Actions to take:
1. Translate this sentence from the inspection photo guide into Spanish: "Always take your photos first before approaching the front door."
2. According to the inspection photo guide, what is the largest area a street sign photo should cover?
3. Continue the inspection photo guide from the point where it stops.

Excerpt:

•••

Beyond the basic training you received at MortgageFieldServices.com, let’s discuss how to keep our clients happy.
These things set NMFS apart and are most appreciated by our clients.
Staring at our photos.
Do not provide less than (8) eight photos.
- Front
- Front Left Side
- Front Right Side
- Street Sign
- Address
- Neighborhood
- (2) Occupancy Indicators
These are the bare minimum.
Always take your photos first before approaching the front door.
That way, if the homeowners come out and get all huffy because they are behind on their payments and ask us to leave, we already have all of our photos.
These are the photos that set NMFS apart from our competitors and help ensure that we continue to receive inspections.
Price is one thing, but if clients really like our photos, they will continue to pay above-average fees.
Our front photos should be corner-to-corner with a little airspace on the sides. They need to be of the front of the house, as straight on as possible.

Front Left / Front Right
Some inspectors think that this means, after they stand there taking their front photo, they remain there, turn a little to the left and right, and take photos of the front right or left.
This is NOT how we do it.
A Front Left/Right means from the front, down the side. You need to move your body to take the following photos. Like these:

This provides a better representation of what the property looks like. Label it; Side View.

Street Signs
Street Signs are a biggy and one of the most complained about photos. They can’t read the photos!
Street sign photos should focus on the sign itself, not the cars parked down the street or the houses in the neighborhood; we need better street sign photos.
There should be no more than a 2′ x 2′ area of the street sign, and if it sits on top of a stop sign, maybe no more than half the stop sign.


Address Photos
Address Marker photos should be all about the address. If on the house, mailbox, curb, or anywhere else, take a 2′ x 2′ photo of the numbers and a little outside of the numbers to show where it is located.

Neighborhood Photos
Neighborhood, Street Scene, Street View, all mean the same thing. While in the front of the house, stand in the middle of the street and point down either end. Some inspectors focus on the middle of the street and slightly right or left to show what the houses look like for a better neighborhood view.
Occupancy Photos
You know what occupancy photos are: those are the car in the driveway, the cat in the window, kids’ bikes on the lawn, trash cans set to the curb as everyone else, water hose, grass cut, personal items, rocking chair, porch light on, etc. Whatever it is that you are seeing that makes you feel it is occupied, take a couple of photos of that!

•••

Stored data:
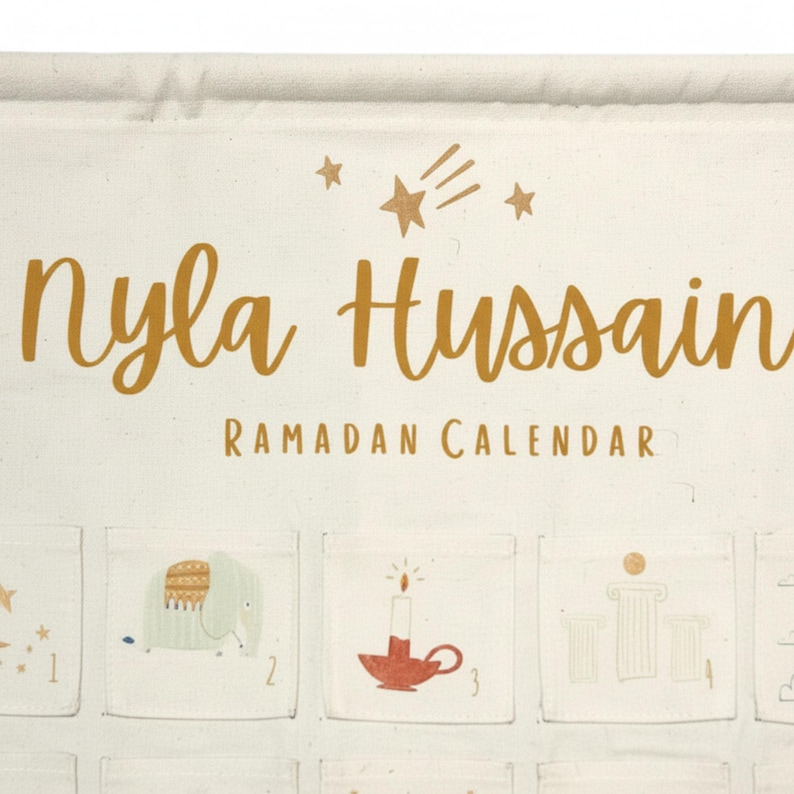 May include: Cream-colored Ramadan calendar with the name "Nyla Hussain" in gold script. The words "Ramadan Calendar" are printed below. The calendar has small pockets with illustrations of stars, an elephant, a candle, and columns.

•••

Answers below:
1. Siempre toma tus fotos primero antes de acercarte a la puerta principal.

2. No more than a 2′ x 2′ area of the street sign.

3.
GPS Photos
We need a GPS photo! Android users, easy. Open your inspection and tap the Images tab on your phone app. It will then give you the option to choose Camera or GPS. iPhone users hit your Photos button or Camera, or whatever it is called, the tab down at the bottom, click that, and you will see outside of the framed photo, the word Menu, or Done, or some icon. Play around with it, but we need that GPS photo. It shows your location with a blue dot in the middle with the address and coordinates already on it. Just hit the Take Screen Shot button. Label it House/Address or something. All of our clients require this photo, and maybe in a few years, they’ll give us a label that says GPS.
What we MUST stop doing, urgently, is taking the same photos, 5 or 6 times to fulfill your number requirement of photos. This is lame thinking. We need 8-10 UNIQUE photos, not the same photo repeated over and over. What good does that do for anyone? What it does is make our clients think we are morons. Who does that? We need unique photos!
ECD’s
Estimated Completion Date. NMFS started providing these services over two years ago. NMFS are pioneers in the industry when it comes to ECD’s. When we first started providing ECD’s the inspector had to log into their IA account online, as we do now, but back then the inspector had to write the words ECD: x/x/x for the date and then click the button to send it to that particular manager. On each individual inspection, one by one. That was a real pain. On our side, we had to then forward all those emails, one by one to our clients. This took hours each day.
Now, in 2025 InspectorADE built us a module that all companies can use, and they call it ECD Tools. The process is extremely simple and only takes two seconds. We all know how to provide an ECD. But Why?
NMFS is what they call a Super Regional. Any company that can provide services for 8 states or more is called a Super Regional. We are in 42 states. The average fee for these inspections nationwide is about $4 per inspection. NMFS has a policy to pay no less than $6 per inspection. We can keep getting our inspections as long as we tell our clients WHEN we will submit the inspection. You guys already know the rules, but you need to know the reasons why.
When created by the inspector, the ECD will automatically send this notification directly to the client. (That is why we want you to refrain from also providing a comment. ) We just want the calendar date. Our clients, in turn, forward your email that is automatically generated to their clients, the actual mortgage company, and the bank. When we miss an ECD, everyone up the chain gets in trouble. Don’t miss an ECD.
But the “why” can be explained simply: This is how we stay in business. In fact, four of our major clients will now reassign an inspection after 3 days or on the due date if it does not have an ECD. This industrywide requirement has really worked out to the benefit of NMFS. Except when the tables are turned, and they take and reassign our inspections because we failed to provide an ECD. That is taking money from our business and will not be tolerated. If an inspector has no thoughts about losing money for NMFS, then we have to let those inspectors go for the sake of those who earn their livelihood doing inspections.
InspectorADE Communication
The preferred method of communication with our inspectors and back to our staff is using the Comments section found on each inspection. Open it online on InspectorADE.com and click on the Info/Comments tab.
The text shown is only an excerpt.